* _Problem to solve_
Turn everything from the line containing "Upon inspection, is" down to the end of the rows into a Markdown table with the columns Number and Line text. Number each line and leave out blank lines.

++++++

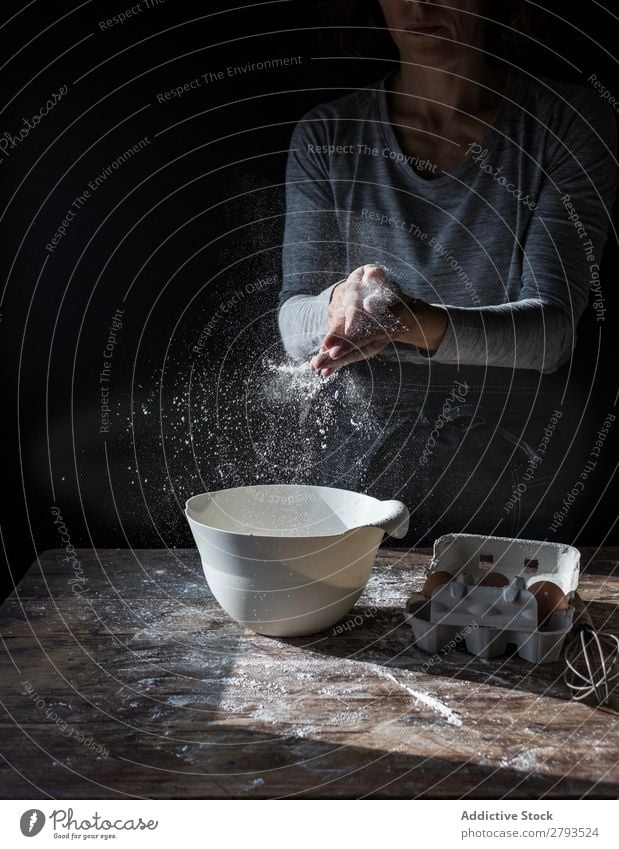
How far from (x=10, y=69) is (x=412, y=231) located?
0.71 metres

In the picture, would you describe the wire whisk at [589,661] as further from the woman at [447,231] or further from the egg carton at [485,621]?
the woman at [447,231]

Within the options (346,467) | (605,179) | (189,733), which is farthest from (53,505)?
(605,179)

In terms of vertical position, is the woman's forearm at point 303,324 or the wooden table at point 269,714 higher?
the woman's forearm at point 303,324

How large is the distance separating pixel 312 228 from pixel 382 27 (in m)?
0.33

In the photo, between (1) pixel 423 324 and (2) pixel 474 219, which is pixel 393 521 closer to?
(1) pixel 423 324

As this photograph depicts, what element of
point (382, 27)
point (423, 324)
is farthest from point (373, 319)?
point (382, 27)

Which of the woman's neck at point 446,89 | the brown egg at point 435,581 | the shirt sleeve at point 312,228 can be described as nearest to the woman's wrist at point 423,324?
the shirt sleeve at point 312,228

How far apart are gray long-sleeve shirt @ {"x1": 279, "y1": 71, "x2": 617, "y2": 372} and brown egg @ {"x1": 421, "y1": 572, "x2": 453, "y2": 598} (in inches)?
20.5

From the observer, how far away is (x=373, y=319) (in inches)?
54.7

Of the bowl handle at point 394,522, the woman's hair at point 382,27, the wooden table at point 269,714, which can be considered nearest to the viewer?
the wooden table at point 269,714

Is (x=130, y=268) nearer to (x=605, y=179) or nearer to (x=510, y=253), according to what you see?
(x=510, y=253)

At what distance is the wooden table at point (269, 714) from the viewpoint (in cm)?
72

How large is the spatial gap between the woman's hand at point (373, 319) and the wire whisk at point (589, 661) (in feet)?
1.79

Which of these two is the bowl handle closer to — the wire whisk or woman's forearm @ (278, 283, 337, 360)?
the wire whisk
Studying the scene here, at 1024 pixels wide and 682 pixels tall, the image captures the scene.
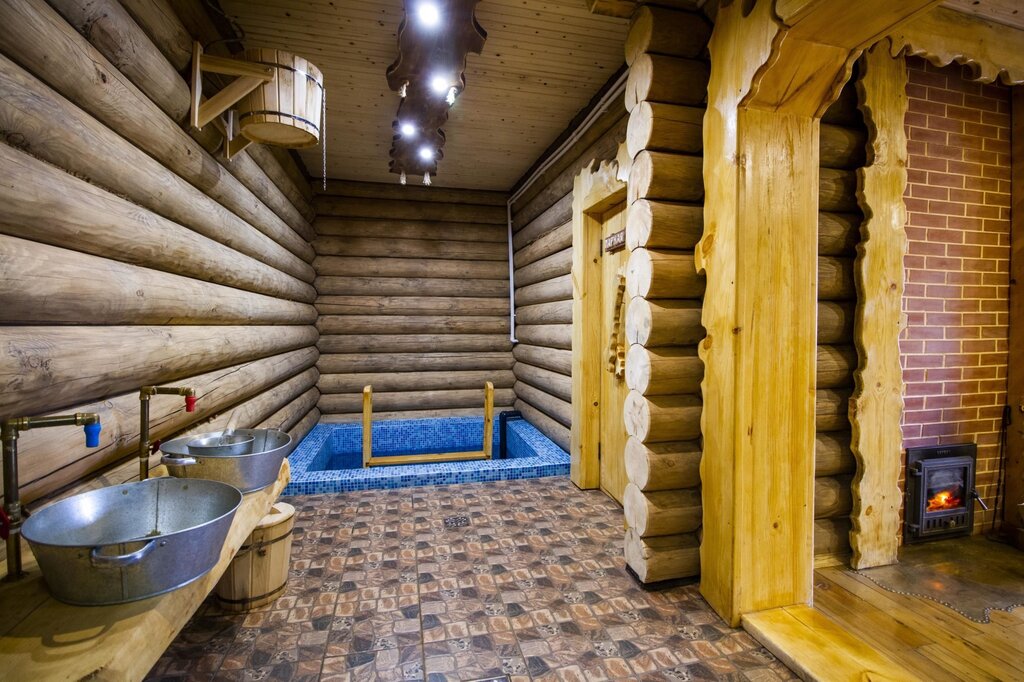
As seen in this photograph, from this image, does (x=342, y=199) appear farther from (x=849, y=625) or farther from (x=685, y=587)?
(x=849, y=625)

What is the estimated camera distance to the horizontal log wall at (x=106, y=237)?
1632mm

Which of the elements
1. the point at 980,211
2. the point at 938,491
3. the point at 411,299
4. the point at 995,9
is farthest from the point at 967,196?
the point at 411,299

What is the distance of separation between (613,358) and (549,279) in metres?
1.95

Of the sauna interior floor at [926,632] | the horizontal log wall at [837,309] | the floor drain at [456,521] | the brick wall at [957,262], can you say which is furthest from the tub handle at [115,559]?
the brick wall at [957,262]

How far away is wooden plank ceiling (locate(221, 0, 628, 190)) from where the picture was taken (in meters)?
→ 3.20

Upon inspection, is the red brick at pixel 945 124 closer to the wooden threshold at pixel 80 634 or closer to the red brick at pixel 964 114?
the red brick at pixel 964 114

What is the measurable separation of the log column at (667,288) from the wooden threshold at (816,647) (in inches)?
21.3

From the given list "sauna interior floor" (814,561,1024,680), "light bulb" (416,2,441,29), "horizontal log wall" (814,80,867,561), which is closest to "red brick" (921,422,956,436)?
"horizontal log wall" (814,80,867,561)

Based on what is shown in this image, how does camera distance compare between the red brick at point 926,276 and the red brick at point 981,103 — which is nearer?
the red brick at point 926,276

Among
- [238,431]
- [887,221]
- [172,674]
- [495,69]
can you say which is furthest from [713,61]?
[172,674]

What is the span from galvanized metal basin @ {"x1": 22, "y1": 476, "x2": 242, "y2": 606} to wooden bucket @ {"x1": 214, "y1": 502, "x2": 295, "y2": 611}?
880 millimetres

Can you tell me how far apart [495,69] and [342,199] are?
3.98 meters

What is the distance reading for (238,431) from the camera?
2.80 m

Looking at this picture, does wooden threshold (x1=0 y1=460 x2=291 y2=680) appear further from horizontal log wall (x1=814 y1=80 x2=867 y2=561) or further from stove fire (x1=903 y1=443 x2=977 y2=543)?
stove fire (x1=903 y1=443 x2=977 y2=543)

++++++

* _Written response_
| Number | Line text |
|---|---|
| 1 | Upon inspection, is the red brick at pixel 945 124 closer to the wooden threshold at pixel 80 634 or closer to the red brick at pixel 964 114? |
| 2 | the red brick at pixel 964 114 |
| 3 | What is the measurable separation of the log column at (667,288) from the wooden threshold at (816,647) (in inches)? |
| 4 | 21.3 |
| 5 | From the given list "sauna interior floor" (814,561,1024,680), "light bulb" (416,2,441,29), "horizontal log wall" (814,80,867,561), which is closest to "red brick" (921,422,956,436)? |
| 6 | "horizontal log wall" (814,80,867,561) |
| 7 | Based on what is shown in this image, how does camera distance compare between the red brick at point 926,276 and the red brick at point 981,103 — which is nearer? |
| 8 | the red brick at point 926,276 |
| 9 | Among |
| 10 | - [238,431] |
| 11 | - [887,221] |
| 12 | - [172,674] |
| 13 | - [495,69] |
| 14 | can you say which is furthest from [713,61]? |
| 15 | [172,674] |
| 16 | What is the span from galvanized metal basin @ {"x1": 22, "y1": 476, "x2": 242, "y2": 606} to wooden bucket @ {"x1": 214, "y1": 502, "x2": 295, "y2": 611}? |
| 17 | 880 millimetres |
| 18 | Can you tell me how far apart [495,69] and [342,199] are? |
| 19 | 3.98 meters |
| 20 | What is the distance reading for (238,431) from the camera? |
| 21 | 2.80 m |
| 22 | Looking at this picture, does wooden threshold (x1=0 y1=460 x2=291 y2=680) appear further from horizontal log wall (x1=814 y1=80 x2=867 y2=561) or further from stove fire (x1=903 y1=443 x2=977 y2=543)? |
| 23 | stove fire (x1=903 y1=443 x2=977 y2=543) |